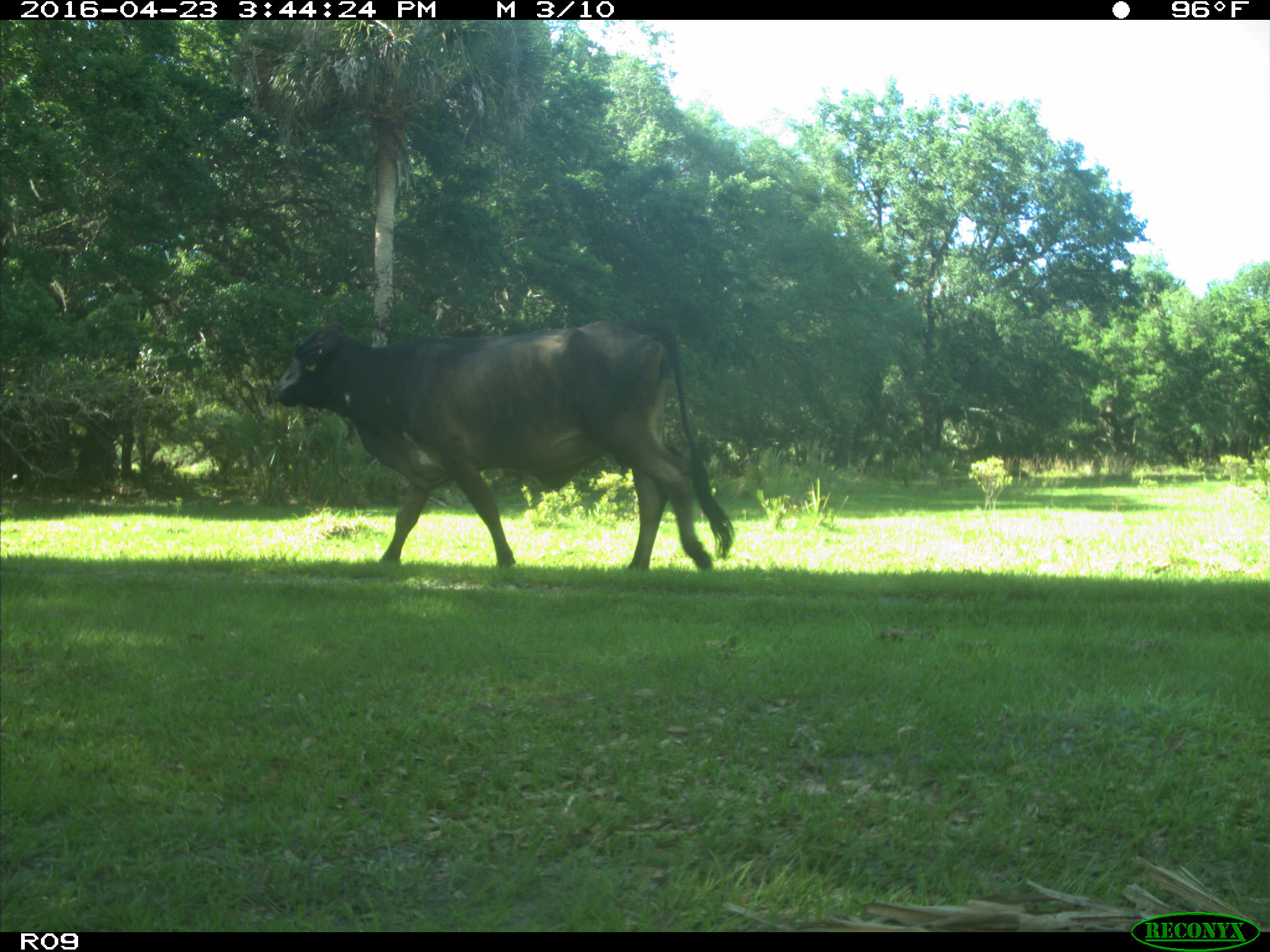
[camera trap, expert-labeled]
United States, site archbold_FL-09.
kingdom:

******

- [Exercise]:
Reproduce the data above without a single change, please, but without its pictures.

- [Solution]:
[camera trap, expert-labeled]
United States, site archbold_FL-09.
kingdom:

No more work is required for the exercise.